Oito meses depois do diagnóstico e de um forte tratamento, sua mãe faleceu. Flávia se viu com seus sonhos despedaçados, sem emprego, sem dinheiro, com dívidas, e sua rocha havia partido. Passou o último ano procurando emprego e recebendo várias negativas ou conseguindo coisas temporárias, o desânimo estava dando lugar ao desespero.
— Nada hoje? — Ricardo perguntou do quintal vizinho, assim que Flávia entrava pelo portão da sua casa, após mais um dia exaustivo de procura de trabalho.
— Como sempre. — Respondeu com cansaço.
— Hey, Flávia, aparece aqui mais tarde, vem tomar uma cerveja, acho que posso arranjar um serviço temporário para você. — Disse Ricardo.
— Trabalho? Em qual área?
Ricardo riu.
— Venha aqui depois e te faço uma proposta irrecusável.
***
Juliana havia terminado com Anderson há quatro meses, naquela noite do término não houve briga nem discussão, mas o garoto não aceitava o fim, passou algum tempo insistindo para Juliana repensar a decisão.
— É por que ainda não tenho um carro? Meu pai disse que vai me dar um carro ano que vem. — Anderson insistia com os olhos molhados no sofá da casa dela.
— Não tem nada a ver com carro, na verdade não tem nada a ver com você, eu acho que as coisas ficaram mornas demais, eu não sinto nada ao seu lado. — Juliana respondeu, sem jeito.
— Não fala assim, Juli, você sabe que te amo, sempre te tratei tão bem, e vai dizer que nosso sex* não é bom?
— Não se sinta ofendido, ok? Mas até isso eu tenho achado morno demais, eu não acho justo com você continuar a relação, por isso quero terminar tudo. Mas quero continuar sendo sua amiga, continuar saindo com você, seu irmão e Claudia.
— Não faz isso comigo, Juli... — Anderson chorava, acariciando seu rosto.
— Olha só, vamos dar um tempo, se daqui alguns meses a gente sentir que ainda se curte, daí a gente volta, ok?
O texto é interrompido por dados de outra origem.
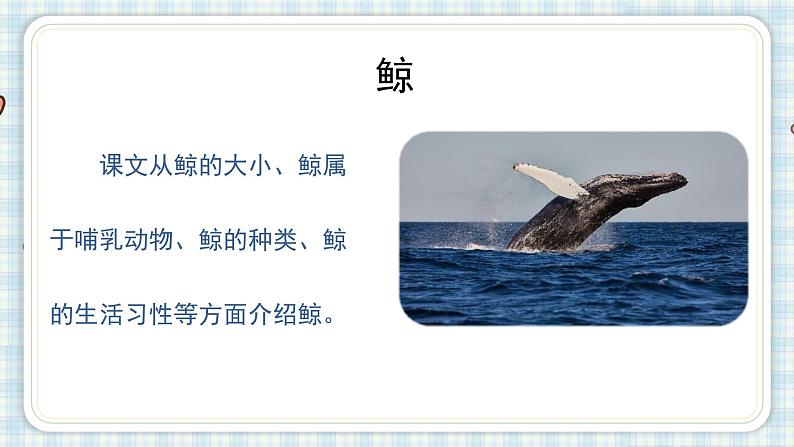 鲸

课文从鲸的大小、鲸属于哺乳动物、鲸的种类、鲸的生活习性等方面介绍鲸。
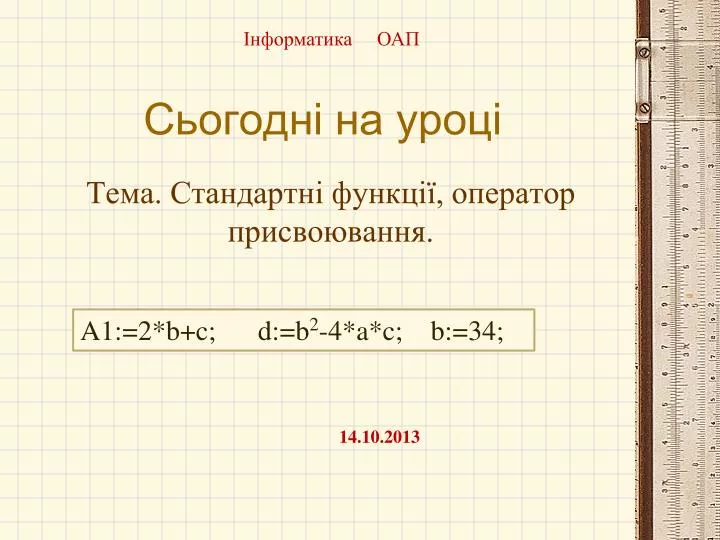 Інформатика ОАП

Сьогодні на уроці

Тема. Стандартні функції, оператор присвоювання.

A1:=2*b+c; d:=$b^2$-4*a*c; b:=34;

14.10.2013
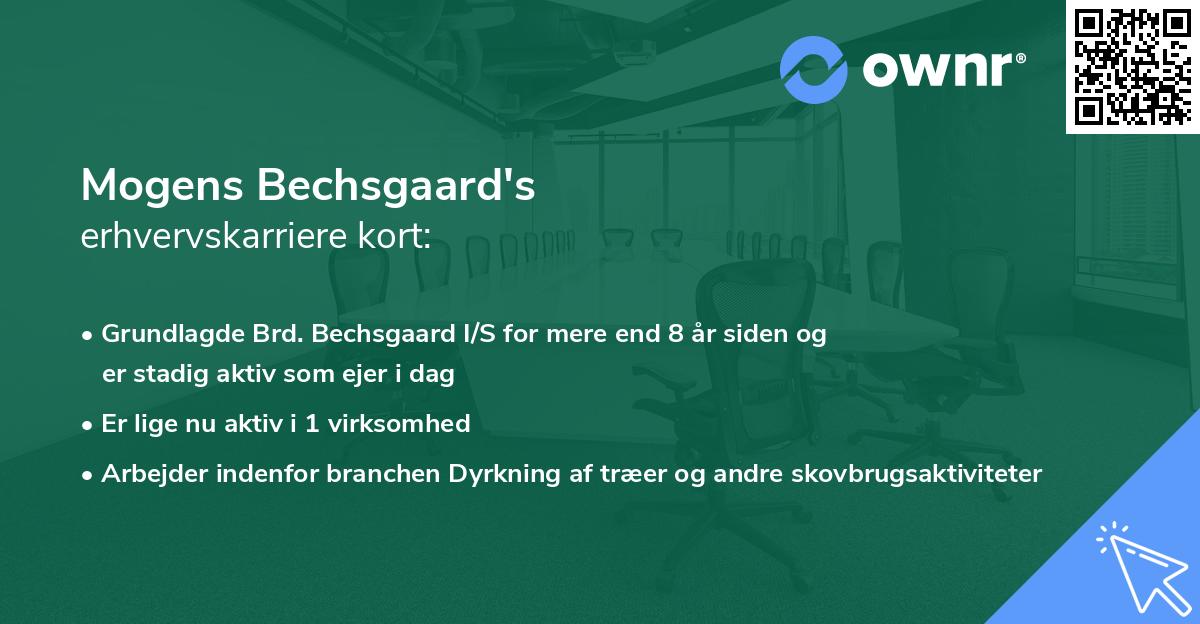 ownr®

Mogens Bechsgaard's
erhvervskarriere kort:

• Grundlagde Brd. Bechsgaard I/S for mere end 8 år siden og er stadig aktiv som ejer i dag
• Er lige nu aktiv i 1 virksomhed
• Arbejder indenfor branchen Dyrkning af træer og andre skovbrugsaktiviteter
— Tem que ter algum motivo, vamos lá, me fala o que aconteceu.
— Não aconteceu nada, eu só não te amo mais.
— É por que não faço oral em você? Eu posso começar a fazer, se você faz questão.
— Pare com isso, Anderson, você está falando besteira.
— O que você quer então?
Juliana ficou um instante em silêncio, se dando conta que Anderson não poderia nunca dar o que ela queria.
***
Juliana morava a três quadras do mar, gostava de ir à tardinha até à orla caminhar um pouco, depois sentar numa mureta e olhar o mar, era seu momento de paz.
Tirava seus tênis e desenhava na areia com os dedos do pé.
Já havia anoitecido, ela continuava com o olhar perdido no horizonte. Entre as preocupações do dia-a-dia imaginava como seria se reencontrasse Flávia, não saberia o que falar.
“Ela nem deve lembrar de mim.”
O celular tocou no bolso do casaco vermelho de moletom. Não reconheceu o número, o DDD era do Rio Grande do Sul.